Mums still face discrimination at work, says survey
One in four mums who have returned to work say they have been subjected to discrimination, either before or after the birth of their child, according to a new survey.
Researchers found 51 per cent consider that attitudes in the workplace towards them changed when they became pregnant, while two thirds said things had been 'difficult' for them since they returned from maternity leave.
Common complaints included being overlooked for promotion and being forced to watch more junior employees progress faster up the career ladder. Nearly half of working mums felt having children halted their career progression, while a third described rising up the career ladder as a mum `impossible'.
The research of 2,000 mums, commissioned by employment law specialists Slater & Gordon found four in ten mums don't feel they have the support of their bosses.
One quarter of mums felt under pressure to return to work earlier than they wanted to.

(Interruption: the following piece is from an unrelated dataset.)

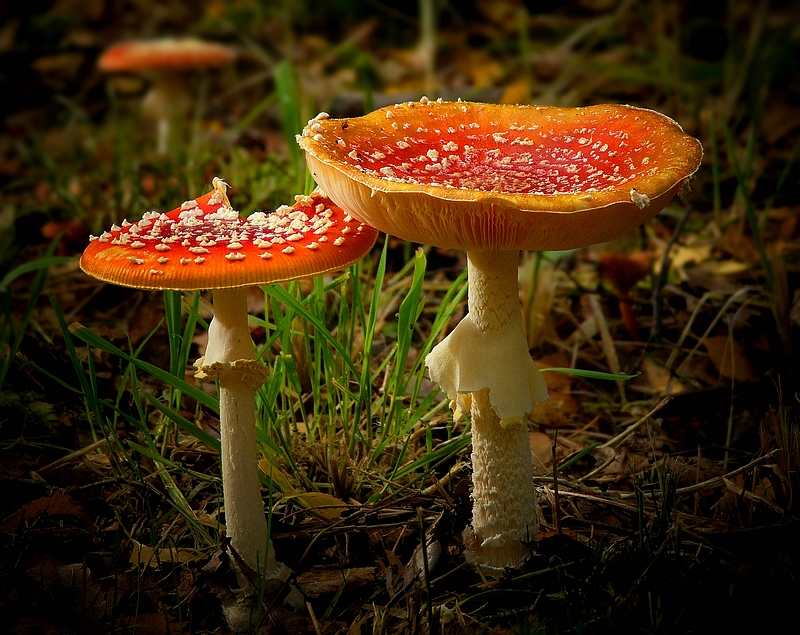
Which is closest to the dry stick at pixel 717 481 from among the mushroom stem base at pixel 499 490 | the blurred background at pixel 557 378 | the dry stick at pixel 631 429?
the blurred background at pixel 557 378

Feelings of stress, frustration or being left 'out of the loop' were common, while a fifth said they definitely felt less valued having returned to work a mum.
Three in ten felt their bosses saw being a mum as inconvenient, and the same number thought it had played a major part in them missing out on a promotion.

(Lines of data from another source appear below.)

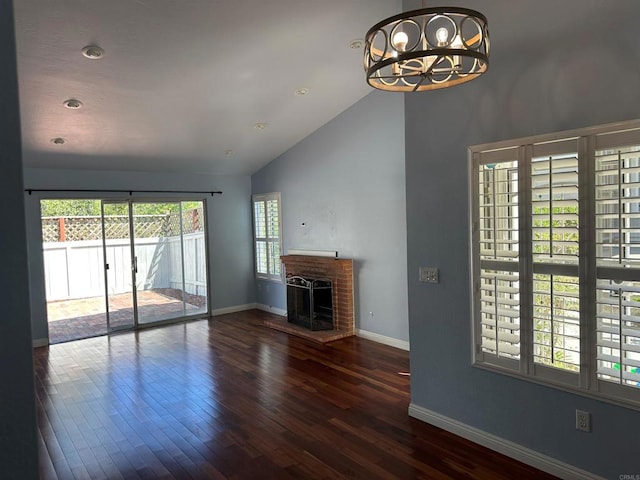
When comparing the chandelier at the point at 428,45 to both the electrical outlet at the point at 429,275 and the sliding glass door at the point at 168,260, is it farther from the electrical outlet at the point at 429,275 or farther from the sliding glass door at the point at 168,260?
the sliding glass door at the point at 168,260

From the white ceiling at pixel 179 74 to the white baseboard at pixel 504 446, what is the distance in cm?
327

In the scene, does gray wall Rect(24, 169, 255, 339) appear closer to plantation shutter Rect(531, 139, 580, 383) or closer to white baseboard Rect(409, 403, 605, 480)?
white baseboard Rect(409, 403, 605, 480)

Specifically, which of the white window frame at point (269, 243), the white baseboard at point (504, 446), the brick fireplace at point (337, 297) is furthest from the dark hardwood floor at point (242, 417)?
the white window frame at point (269, 243)

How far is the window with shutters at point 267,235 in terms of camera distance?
23.6 ft

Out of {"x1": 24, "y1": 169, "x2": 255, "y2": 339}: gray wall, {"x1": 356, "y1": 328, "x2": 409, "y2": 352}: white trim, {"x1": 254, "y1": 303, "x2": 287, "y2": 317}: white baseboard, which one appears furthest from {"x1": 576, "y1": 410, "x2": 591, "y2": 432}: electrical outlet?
{"x1": 24, "y1": 169, "x2": 255, "y2": 339}: gray wall

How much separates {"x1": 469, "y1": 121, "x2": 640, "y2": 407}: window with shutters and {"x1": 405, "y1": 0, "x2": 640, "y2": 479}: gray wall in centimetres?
10

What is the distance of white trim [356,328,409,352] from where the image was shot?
511 centimetres

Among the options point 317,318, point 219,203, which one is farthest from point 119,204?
point 317,318

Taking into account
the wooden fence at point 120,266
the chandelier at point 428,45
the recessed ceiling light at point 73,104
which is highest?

Forty two per cent felt those younger and without children were prioritised in the workplace over themselves.
The most common attitudes mums faced were other workers' frustration at their part-time hours, not being included socially or in business-related matters and a general perception that their role had become just a job rather than a career.
A determined third of mums feel they actually work harder now than they did before their pregnancy.
Under UK law, mums can take action against an employer if they believe they have been discriminated against or treated unfairly in the workplace.